(Items from a dataset)
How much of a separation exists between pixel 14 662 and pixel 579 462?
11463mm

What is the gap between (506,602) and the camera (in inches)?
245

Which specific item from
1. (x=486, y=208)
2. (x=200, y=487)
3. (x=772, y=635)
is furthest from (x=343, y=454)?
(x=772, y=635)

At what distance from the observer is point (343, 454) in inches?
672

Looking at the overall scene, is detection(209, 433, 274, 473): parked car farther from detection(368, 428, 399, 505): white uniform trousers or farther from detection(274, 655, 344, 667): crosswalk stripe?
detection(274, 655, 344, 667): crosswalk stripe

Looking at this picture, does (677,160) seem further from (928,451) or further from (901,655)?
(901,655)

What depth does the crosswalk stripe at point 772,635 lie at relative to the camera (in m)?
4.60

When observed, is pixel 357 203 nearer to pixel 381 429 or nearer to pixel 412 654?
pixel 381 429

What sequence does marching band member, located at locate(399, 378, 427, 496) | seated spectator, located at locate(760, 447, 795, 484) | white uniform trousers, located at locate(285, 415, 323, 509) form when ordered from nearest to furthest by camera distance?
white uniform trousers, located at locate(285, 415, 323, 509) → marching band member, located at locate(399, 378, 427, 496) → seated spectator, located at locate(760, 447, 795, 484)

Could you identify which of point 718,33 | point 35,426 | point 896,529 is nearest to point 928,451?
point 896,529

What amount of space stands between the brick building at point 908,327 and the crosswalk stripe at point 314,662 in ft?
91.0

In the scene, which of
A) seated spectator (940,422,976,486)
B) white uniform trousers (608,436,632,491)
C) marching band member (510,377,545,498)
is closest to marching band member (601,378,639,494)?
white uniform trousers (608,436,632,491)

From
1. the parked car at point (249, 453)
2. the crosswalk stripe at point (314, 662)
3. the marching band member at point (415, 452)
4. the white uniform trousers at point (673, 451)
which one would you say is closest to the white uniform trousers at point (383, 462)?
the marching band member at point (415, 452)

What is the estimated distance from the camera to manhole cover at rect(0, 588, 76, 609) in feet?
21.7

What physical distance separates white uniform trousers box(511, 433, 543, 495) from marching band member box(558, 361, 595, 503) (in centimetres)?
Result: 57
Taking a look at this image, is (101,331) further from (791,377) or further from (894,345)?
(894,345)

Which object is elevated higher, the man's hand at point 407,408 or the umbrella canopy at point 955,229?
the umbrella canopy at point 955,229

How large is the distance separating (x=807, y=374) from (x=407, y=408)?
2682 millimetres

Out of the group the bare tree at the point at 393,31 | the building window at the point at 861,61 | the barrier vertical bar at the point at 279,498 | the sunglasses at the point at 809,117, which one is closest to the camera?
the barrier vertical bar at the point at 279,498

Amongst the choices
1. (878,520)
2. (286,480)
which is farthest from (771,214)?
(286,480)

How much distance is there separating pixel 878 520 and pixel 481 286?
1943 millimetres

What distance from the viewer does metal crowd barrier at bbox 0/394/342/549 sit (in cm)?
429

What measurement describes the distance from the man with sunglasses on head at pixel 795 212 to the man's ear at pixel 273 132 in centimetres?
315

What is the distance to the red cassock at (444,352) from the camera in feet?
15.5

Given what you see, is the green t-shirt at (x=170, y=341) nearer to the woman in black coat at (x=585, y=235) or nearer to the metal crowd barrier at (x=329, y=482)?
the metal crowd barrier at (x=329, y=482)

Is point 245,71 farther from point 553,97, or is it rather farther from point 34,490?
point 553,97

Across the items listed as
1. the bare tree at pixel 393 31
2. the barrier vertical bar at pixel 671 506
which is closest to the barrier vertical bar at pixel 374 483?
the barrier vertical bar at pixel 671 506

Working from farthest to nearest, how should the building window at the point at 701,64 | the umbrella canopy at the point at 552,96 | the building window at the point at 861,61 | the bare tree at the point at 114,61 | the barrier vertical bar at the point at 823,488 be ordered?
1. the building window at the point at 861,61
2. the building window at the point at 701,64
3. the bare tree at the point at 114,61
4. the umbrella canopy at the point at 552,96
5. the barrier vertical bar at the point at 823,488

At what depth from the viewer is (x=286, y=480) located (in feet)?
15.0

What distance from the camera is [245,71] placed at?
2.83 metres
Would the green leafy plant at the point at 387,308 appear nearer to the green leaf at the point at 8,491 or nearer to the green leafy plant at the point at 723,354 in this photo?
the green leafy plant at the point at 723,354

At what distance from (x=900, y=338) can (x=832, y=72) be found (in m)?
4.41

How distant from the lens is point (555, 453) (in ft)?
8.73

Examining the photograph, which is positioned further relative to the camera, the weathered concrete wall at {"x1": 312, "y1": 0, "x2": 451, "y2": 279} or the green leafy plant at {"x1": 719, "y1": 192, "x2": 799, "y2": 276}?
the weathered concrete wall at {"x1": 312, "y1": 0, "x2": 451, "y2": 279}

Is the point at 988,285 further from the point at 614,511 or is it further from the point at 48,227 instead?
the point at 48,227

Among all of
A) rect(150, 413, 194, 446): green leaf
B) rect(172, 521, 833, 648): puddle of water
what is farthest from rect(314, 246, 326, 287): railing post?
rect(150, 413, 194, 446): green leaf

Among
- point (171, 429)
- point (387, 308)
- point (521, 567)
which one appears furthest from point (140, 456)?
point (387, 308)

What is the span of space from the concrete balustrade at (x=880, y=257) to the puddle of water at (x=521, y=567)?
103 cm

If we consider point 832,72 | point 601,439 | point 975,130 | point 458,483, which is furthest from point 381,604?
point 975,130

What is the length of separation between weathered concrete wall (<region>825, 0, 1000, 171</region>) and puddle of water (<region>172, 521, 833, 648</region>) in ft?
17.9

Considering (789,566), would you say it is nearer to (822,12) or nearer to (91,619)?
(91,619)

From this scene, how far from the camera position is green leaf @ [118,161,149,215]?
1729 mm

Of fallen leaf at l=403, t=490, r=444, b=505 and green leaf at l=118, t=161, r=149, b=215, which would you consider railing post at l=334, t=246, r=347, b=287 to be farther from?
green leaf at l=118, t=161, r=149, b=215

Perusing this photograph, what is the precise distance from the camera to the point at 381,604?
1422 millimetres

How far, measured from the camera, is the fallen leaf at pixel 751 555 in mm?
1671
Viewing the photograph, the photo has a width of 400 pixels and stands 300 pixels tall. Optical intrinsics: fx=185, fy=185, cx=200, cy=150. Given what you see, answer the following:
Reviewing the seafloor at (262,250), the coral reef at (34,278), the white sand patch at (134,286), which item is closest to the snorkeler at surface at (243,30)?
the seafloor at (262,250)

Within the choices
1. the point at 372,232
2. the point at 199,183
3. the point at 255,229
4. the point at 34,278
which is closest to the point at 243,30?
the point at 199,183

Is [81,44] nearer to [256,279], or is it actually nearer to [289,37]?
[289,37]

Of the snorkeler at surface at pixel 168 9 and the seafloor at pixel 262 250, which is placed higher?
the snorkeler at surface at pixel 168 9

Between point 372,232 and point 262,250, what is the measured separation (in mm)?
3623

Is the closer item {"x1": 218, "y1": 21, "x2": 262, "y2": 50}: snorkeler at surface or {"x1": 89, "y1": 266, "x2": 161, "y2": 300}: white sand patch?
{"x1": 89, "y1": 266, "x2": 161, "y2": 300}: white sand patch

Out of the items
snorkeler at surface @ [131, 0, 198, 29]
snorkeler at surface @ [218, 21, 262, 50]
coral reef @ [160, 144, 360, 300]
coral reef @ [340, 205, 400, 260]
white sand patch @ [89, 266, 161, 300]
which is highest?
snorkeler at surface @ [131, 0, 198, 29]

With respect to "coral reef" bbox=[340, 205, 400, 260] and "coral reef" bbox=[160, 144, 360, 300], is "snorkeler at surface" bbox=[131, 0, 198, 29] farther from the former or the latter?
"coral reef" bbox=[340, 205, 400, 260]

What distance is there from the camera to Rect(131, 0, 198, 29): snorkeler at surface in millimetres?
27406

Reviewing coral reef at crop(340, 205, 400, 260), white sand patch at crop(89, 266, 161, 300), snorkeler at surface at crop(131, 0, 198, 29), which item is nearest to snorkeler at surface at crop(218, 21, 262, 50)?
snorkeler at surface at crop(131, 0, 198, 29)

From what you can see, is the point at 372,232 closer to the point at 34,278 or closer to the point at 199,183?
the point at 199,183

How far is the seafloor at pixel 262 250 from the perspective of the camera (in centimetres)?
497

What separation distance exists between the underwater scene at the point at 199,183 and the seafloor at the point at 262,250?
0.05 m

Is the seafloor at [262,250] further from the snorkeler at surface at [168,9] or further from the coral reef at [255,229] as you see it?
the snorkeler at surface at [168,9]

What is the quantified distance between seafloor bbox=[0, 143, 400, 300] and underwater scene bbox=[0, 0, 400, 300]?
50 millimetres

→ **TASK STATEMENT**
Give back exactly the lines beginning at the one with "Reviewing coral reef" and ending at the final line of the material; both boundary lines belong in it.

→ **ANSWER TO THIS EXERCISE**
Reviewing coral reef at crop(340, 205, 400, 260), white sand patch at crop(89, 266, 161, 300), snorkeler at surface at crop(131, 0, 198, 29), which item is nearest to snorkeler at surface at crop(218, 21, 262, 50)?
snorkeler at surface at crop(131, 0, 198, 29)

From what you can see, is the point at 372,232 closer to the point at 34,278 or closer to the point at 199,183?
the point at 199,183

How far is the seafloor at pixel 262 250 from the perspective of the camera (in centimetres)?
497

What separation distance exists between the underwater scene at the point at 199,183 and the seafloor at the point at 262,250?
0.05 m

Is the seafloor at [262,250] further from the snorkeler at surface at [168,9] or further from the coral reef at [255,229] as you see it?
the snorkeler at surface at [168,9]

What is the quantified distance between seafloor bbox=[0, 143, 400, 300] and underwater scene bbox=[0, 0, 400, 300]?
50 millimetres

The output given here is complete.